Backpropagation¶

Wikipedia: Backpropagation: In machine learning, backpropagation is a gradient estimation method commonly used for training a neural network to compute its parameter updates. Backpropagation applies gradient descent using chain rule.

Sources:

Backpropagation and chain rule¶

We will set up a two layer network:

\[\mathbf{y} = \mathbf{W}^{(2)} \text{max}(\mathbf{W}^{(1)}\mathbf{x}, 0)\]

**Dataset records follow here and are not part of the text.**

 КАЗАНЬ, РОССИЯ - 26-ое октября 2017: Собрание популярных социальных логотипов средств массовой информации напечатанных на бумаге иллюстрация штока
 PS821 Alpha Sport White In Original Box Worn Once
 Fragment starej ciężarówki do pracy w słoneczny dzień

A fully-connected ReLU network with one hidden layer and no biases, trained to predict \(y\) from \(x\) using Euclidean error.

1. Forward pass can be decomposed as:

\[x \rightarrow \boxed{z^{(1)} = x^\top w^{(1)}} \rightarrow \boxed{h^{(1)} = \max(z^{(1)}, 0)} \rightarrow \boxed{z^{(2)}=h^{(1)\top}w^{(2)}} \rightarrow \boxed{L(z^{(2)}, y) = (z^{(2)} - y)^2}\]

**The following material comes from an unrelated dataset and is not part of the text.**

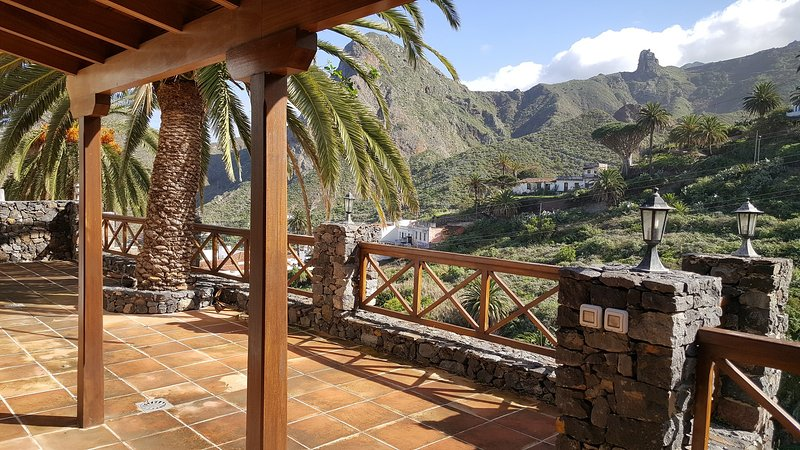 Large terrace with wonderful views of the Natural Park of Anaga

With local partial derivatives of output given inputs for each the four steps:

\(z^{(1)} = x^\top w^{(1)}\)
- \(\frac{\partial z^{(1)}}{\partial w^{(1)}} = x\)
- \(\frac{\partial z^{(1)}}{\partial x} = w^{(1)}\)
\(h^{(1)} = \max(z^{(1)}, 0)\)
- \(\frac{\partial h^{(1)}}{\partial z^{(1)}} = \{^{1~\text{if}~z^{(1)}>0}_{\text{else}~0}\)
\(z^{(2)}=h^{(1)\top}w^{(2)}\)
- \(\frac{\partial z^{(2)} }{\partial w^{(2)}}=h^{(1)}\)
- \(\frac{\partial z^{(2)} }{\partial h^{(1)}}= w^{(2)}\)
\(L(z^{(2)}, y) = (z^{(2)} - y)^2\)
- \(\frac{\partial L}{\partial z^{(2)}}=2(z^{(2)}-y)\)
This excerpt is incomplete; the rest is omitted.